▶ **INSTRUÇÕES DA TAREFA**: Na entrevista com Pedro Parente, o que ele coordenou em 2001 como ministro-chefe da Casa Civil?

Edição 145
Pedro Parente, da RBS
Longe do setor público, do qual fez parte durante 31 anos, Pedro Parente parece mais feliz e menos tenso. Pudera. Como ministro-chefe da Casa Civil durante o governo Fernando Henrique Cardoso, ele teve a espinhosa função de coordenar o racionamento de energia, em 2001. “Para mim foi uma ‘senhora’ experiência de vida”, diz. Hoje, como vice-presidente executivo do grupo de comunicação RBS, Parente afirma que entre os setores público e privado há muito mais diferenças do que semelhanças. O público é engessado e burocrático, enquanto o segmento privado estimula o senso de iniciativa.
Parente elogia a austeridade do governo atual na parte macroeconômica, como as políticas fiscal e monetária. “Sou daqueles que não acreditam que existe qualquer tipo de contradição entre controle da inflação e crescimento. Nosso problema é investimento”, diz. Apesar da condução correta, Parente concorda que a queda da taxa de juros poderia ser mais rápida, refletindo diretamente no nível de crescimento do País, que ainda se mostra tímido.
De qualquer forma, ele alerta que as principais falhas deste governo são no segmento microeconômico, com destaque para a regulamentação dos setores como energia, saneamento e das próprias concessões, além das Parcerias Público-Privadas (PPPs). Ele avalia que as PPPs são a única saída para a volta dos investimentos na área de infra-estrutura. A seguir, os principais trechos da entrevista que deu à Investidor Institucional.
Investidor Institucional – Depois de mais de 30 anos no setor público, como é trabalhar na iniciativa privada?
Pedro Parente – Encerrei um ciclo de 31 anos e um mês. Comecei em uma posição muito modesta no Banco do Brasil e cheguei a ministro do estado. Tenho muito orgulho da carreira que fiz no setor público, mas agora estou em outra fase da minha vida.
II – Quais as semelhanças entre os setores público e privado?
PP – Tem, antes de tudo, diferenças. Muitas diferenças! No setor público não se estimula a iniciativa, o empreendedorismo. Ao contrário, estimula-se o imobilismo. Há uma regra no setor público que diz: você pode fazer tudo o que está previamente autorizado em lei. O setor público é extremamente formalista, a preocupação é com a forma como as coisas são feitas – e não com os resultados. Vejo isso de uma forma bastante negativa. Gasta-se muita energia e dinheiro com esse tipo de gestão e controle, enquanto que no setor privado o resultado da ação é o que importa.
II – Tem-se falado muito das Parcerias Público-Privadas (PPP), como canal para a volta dos investimentos privados ao setor de infra-estrutura. O sr. acha que este é um bom caminho?

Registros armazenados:
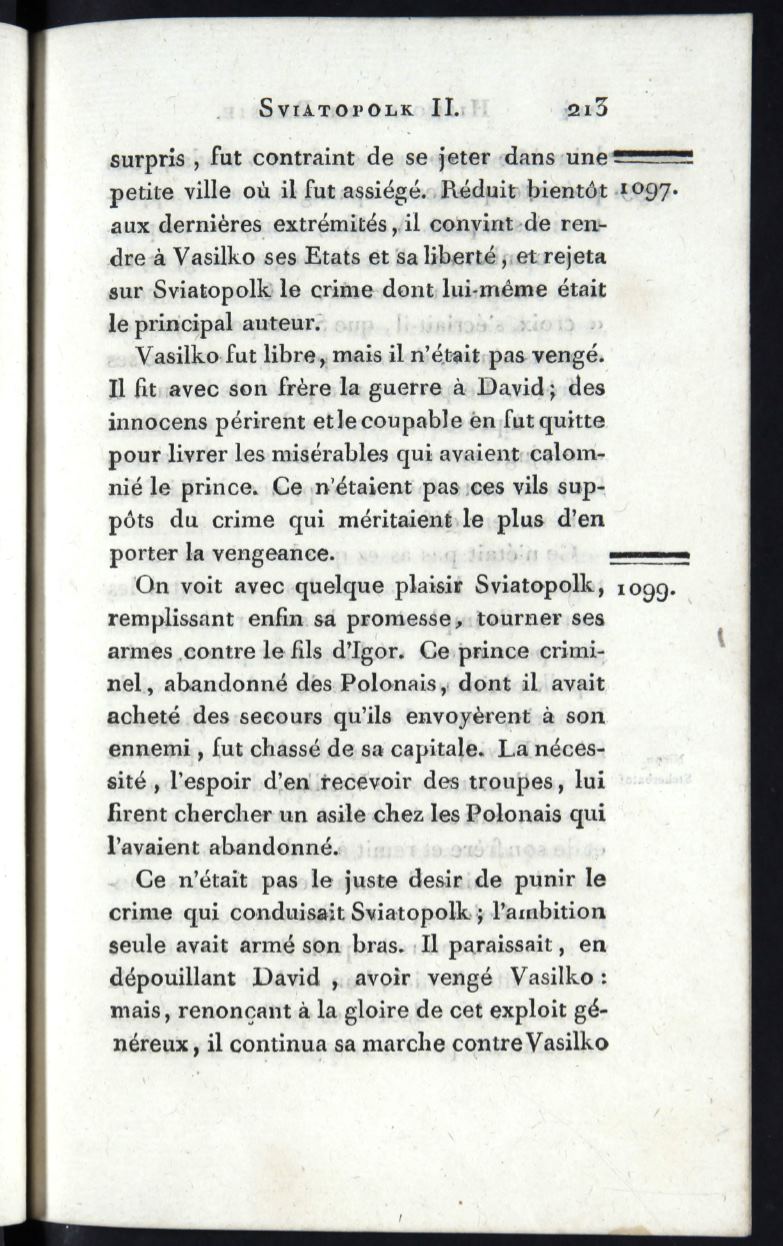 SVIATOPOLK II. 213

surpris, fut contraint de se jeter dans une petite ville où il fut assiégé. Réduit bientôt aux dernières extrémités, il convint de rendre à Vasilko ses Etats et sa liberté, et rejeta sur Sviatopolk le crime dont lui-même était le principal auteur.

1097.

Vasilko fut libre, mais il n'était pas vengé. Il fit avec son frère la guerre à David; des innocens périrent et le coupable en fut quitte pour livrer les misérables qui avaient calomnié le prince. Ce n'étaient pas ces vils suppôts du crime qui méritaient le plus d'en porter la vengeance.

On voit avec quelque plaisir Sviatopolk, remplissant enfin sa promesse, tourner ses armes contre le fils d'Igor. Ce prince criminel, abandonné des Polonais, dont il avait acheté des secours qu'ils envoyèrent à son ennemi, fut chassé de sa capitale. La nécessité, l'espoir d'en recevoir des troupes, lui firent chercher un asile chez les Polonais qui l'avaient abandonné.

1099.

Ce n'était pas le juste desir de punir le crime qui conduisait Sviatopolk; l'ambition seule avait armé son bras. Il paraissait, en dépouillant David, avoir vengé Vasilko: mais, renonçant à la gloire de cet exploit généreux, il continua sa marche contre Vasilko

--

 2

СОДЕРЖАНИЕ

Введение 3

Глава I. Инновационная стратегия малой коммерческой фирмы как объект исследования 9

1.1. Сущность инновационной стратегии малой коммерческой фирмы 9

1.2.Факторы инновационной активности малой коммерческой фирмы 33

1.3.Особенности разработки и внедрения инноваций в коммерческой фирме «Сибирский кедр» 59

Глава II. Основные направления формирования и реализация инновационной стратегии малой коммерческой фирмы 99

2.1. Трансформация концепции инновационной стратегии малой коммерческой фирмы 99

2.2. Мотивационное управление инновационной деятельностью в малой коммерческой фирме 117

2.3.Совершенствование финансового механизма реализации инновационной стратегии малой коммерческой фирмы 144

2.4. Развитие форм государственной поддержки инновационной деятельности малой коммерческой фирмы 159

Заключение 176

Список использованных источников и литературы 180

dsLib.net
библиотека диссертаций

▶ **SUA RESPOSTA**: O racionamento de energia.